|I teach Middle East history at Rock Valley College, a community college in Rockford, Illinois. Rockford is a rust belt city struggling to overcome low levels of education, low wages, unemployment, and a high crime rate. Like other cities throughout the Midwest, it is overwhelming “white,” religiously conservative, and backed Trump in the 2016 election. Educators here face challenges, as many residents argue for technical education over liberal arts, despite the decreasing number of industrial jobs. These challenges are exacerbated when one teaches non-Western topics. It was at Rockford University’s commencement in 2003 when attendees booed New York Times reporter Chris Hedges offstage for giving a speech against American imperialism and the Iraq War. In 2010, Rockford’s congressman Don Manzullo told a local television station the terrorists were “driven by their savage religion.” Despite sentiments like these, it is more important than ever to teach Middle East Studies.|
In this negative, politically-charged atmosphere, what is the instructor’s role in the classroom? It is imperative that one acts as an advocate for their students. Many of the students who enroll in my Middle East history classes are first generation Arab Americans—part of Rockford’s growing Muslim population. These students not only have a personal connection to Middle East Studies, but they may also suffer from anti-immigrant and/or religious discrimination. Furthermore, the traditional college student has grown up in the post-9/11 world, one in which the presence of U.S. combat forces in the Middle East has become normal. An overinflated fear of terrorism (including fictitious attacks), proposals to ban Muslims from the U.S., and President Trump’s rhetoric only add to the public’s paranoia and misunderstanding.

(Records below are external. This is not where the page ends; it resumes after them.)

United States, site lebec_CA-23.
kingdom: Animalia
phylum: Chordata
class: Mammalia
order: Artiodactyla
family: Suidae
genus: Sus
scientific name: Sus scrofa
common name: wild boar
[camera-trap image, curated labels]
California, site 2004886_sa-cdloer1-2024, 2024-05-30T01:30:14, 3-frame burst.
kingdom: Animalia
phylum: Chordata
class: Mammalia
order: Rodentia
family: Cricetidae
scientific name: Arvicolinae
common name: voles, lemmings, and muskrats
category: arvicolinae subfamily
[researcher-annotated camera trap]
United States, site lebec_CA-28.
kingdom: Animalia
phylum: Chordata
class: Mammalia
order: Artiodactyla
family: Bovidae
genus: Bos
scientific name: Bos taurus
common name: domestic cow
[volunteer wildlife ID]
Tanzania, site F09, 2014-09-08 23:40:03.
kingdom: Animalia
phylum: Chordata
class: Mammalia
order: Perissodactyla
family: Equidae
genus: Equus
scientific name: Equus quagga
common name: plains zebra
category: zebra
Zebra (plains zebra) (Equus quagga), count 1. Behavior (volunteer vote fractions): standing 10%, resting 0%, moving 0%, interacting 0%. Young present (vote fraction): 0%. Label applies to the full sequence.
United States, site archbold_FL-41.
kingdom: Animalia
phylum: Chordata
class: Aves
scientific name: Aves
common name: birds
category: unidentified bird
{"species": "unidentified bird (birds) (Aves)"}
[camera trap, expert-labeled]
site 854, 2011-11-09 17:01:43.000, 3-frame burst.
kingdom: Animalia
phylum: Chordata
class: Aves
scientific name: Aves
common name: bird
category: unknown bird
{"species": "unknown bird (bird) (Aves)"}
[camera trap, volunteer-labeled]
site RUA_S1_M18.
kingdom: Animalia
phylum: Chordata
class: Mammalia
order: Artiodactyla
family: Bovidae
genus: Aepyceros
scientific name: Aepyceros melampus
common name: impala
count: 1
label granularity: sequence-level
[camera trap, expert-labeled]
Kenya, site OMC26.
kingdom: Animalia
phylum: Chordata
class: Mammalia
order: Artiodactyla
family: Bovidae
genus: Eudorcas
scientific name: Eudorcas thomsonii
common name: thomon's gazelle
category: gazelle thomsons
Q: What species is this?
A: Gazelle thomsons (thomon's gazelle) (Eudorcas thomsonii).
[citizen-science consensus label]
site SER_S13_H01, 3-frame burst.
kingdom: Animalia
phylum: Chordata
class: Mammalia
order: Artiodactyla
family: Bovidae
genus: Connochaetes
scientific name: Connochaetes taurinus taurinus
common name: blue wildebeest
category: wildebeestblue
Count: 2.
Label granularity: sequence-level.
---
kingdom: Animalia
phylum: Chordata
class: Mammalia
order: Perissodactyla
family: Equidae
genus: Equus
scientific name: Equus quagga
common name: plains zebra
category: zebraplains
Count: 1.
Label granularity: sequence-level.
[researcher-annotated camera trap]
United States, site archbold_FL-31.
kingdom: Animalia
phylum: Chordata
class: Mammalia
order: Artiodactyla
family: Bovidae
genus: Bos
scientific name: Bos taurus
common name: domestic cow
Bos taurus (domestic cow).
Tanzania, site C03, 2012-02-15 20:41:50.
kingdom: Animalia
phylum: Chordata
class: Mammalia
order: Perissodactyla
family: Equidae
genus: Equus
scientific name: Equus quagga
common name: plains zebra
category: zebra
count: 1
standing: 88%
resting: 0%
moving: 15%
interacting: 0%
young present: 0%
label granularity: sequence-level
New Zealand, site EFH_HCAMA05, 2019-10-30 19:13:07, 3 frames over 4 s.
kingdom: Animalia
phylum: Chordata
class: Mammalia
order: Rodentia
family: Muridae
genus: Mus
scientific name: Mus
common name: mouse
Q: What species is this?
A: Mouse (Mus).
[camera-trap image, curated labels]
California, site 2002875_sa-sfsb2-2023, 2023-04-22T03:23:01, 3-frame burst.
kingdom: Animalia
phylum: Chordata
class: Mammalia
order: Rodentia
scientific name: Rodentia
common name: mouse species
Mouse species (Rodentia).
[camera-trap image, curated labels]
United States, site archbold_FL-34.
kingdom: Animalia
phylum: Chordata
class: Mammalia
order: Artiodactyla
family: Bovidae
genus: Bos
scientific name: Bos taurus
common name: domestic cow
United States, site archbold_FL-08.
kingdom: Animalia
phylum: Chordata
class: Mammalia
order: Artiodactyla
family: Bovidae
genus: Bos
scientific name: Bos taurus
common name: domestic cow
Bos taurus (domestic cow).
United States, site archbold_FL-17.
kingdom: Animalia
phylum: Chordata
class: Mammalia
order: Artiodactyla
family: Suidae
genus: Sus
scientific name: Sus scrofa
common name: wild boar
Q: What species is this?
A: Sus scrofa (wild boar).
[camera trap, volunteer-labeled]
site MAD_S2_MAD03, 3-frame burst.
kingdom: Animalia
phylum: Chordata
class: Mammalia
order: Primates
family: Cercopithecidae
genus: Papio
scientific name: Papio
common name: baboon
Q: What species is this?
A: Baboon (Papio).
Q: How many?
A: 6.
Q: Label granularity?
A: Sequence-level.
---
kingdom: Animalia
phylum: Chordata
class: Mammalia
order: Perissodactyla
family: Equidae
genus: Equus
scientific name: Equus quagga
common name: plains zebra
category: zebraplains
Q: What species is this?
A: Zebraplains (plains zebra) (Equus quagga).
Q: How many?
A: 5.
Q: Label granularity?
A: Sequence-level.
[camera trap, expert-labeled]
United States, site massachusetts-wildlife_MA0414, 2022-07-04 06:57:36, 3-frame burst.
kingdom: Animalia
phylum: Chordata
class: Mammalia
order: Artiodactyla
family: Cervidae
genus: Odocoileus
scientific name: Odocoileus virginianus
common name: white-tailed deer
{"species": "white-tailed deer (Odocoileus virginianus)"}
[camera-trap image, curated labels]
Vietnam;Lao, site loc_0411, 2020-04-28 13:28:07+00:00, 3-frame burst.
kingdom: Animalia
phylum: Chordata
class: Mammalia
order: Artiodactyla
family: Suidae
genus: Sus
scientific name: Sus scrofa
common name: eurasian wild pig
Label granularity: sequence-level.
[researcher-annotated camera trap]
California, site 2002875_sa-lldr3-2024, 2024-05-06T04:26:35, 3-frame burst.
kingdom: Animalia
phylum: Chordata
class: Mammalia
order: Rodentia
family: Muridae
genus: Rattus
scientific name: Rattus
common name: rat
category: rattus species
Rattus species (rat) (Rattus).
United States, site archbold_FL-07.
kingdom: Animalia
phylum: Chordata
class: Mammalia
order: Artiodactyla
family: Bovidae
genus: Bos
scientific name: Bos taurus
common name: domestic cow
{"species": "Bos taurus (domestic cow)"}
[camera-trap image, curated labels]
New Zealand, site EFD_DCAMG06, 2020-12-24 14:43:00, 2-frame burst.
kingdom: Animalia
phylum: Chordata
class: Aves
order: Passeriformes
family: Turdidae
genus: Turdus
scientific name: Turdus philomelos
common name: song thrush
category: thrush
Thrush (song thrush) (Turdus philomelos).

An opportunity in teaching Middle East Studies is that there is interest in the topic. Among my students are veterans of the wars in Afghanistan and Iraq. An instructor can provide context to the present-day Middle East through tracing the background of Western imperialism in the region, while also exposing students to cultures that may be different from their own. Yet one must be able to break through the subliminal layer of fear and gut feelings in a community that is not known for its open mindedness. Within the classroom my goal is to allow discussions—of films, primary sources, and controversial topics—where students engage with their prejudices as well as fact-based evidence. Hopefully, students can share insights gained in class throughout the community.